Records drawn from a dataset
§

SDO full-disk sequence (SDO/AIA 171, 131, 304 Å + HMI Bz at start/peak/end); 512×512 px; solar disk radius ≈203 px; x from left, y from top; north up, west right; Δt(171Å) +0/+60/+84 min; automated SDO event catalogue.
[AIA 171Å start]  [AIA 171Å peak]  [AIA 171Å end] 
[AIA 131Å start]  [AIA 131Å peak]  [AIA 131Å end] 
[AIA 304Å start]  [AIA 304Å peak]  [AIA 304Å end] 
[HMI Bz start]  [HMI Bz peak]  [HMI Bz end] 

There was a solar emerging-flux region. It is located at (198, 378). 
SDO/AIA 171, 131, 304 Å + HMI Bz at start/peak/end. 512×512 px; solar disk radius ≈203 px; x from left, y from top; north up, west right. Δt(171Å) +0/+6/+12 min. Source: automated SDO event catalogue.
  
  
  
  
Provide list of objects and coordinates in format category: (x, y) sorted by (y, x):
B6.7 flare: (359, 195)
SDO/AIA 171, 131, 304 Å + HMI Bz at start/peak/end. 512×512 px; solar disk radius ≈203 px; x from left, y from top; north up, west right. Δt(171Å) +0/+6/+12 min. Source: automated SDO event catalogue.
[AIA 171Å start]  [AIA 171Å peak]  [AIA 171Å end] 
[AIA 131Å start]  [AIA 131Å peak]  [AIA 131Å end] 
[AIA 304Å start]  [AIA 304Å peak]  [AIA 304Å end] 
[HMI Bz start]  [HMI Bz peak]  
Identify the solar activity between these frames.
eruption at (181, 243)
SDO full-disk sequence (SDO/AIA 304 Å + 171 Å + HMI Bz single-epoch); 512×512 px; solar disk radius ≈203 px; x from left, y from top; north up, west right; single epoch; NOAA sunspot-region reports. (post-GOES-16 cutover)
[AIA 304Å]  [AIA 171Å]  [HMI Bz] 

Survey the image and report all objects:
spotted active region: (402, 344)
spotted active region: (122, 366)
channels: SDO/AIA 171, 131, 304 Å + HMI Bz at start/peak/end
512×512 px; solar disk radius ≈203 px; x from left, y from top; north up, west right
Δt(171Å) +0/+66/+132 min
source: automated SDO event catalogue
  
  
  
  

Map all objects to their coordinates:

§

> **TASK**: Could every record be printed again exactly as it reads?

> **EXERCISE RESULT**:
SDO full-disk sequence (SDO/AIA 171, 131, 304 Å + HMI Bz at start/peak/end); 512×512 px; solar disk radius ≈203 px; x from left, y from top; north up, west right; Δt(171Å) +0/+60/+84 min; automated SDO event catalogue.
[AIA 171Å start]  [AIA 171Å peak]  [AIA 171Å end] 
[AIA 131Å start]  [AIA 131Å peak]  [AIA 131Å end] 
[AIA 304Å start]  [AIA 304Å peak]  [AIA 304Å end] 
[HMI Bz start]  [HMI Bz peak]  [HMI Bz end] 

There was a solar emerging-flux region. It is located at (198, 378). 
SDO/AIA 171, 131, 304 Å + HMI Bz at start/peak/end. 512×512 px; solar disk radius ≈203 px; x from left, y from top; north up, west right. Δt(171Å) +0/+6/+12 min. Source: automated SDO event catalogue.
  
  
  
  
Provide list of objects and coordinates in format category: (x, y) sorted by (y, x):
B6.7 flare: (359, 195)
SDO/AIA 171, 131, 304 Å + HMI Bz at start/peak/end. 512×512 px; solar disk radius ≈203 px; x from left, y from top; north up, west right. Δt(171Å) +0/+6/+12 min. Source: automated SDO event catalogue.
[AIA 171Å start]  [AIA 171Å peak]  [AIA 171Å end] 
[AIA 131Å start]  [AIA 131Å peak]  [AIA 131Å end] 
[AIA 304Å start]  [AIA 304Å peak]  [AIA 304Å end] 
[HMI Bz start]  [HMI Bz peak]  
Identify the solar activity between these frames.
eruption at (181, 243)
SDO full-disk sequence (SDO/AIA 304 Å + 171 Å + HMI Bz single-epoch); 512×512 px; solar disk radius ≈203 px; x from left, y from top; north up, west right; single epoch; NOAA sunspot-region reports. (post-GOES-16 cutover)
[AIA 304Å]  [AIA 171Å]  [HMI Bz] 

Survey the image and report all objects:
spotted active region: (402, 344)
spotted active region: (122, 366)
channels: SDO/AIA 171, 131, 304 Å + HMI Bz at start/peak/end
512×512 px; solar disk radius ≈203 px; x from left, y from top; north up, west right
Δt(171Å) +0/+66/+132 min
source: automated SDO event catalogue
  
  
  
  

Map all objects to their coordinates:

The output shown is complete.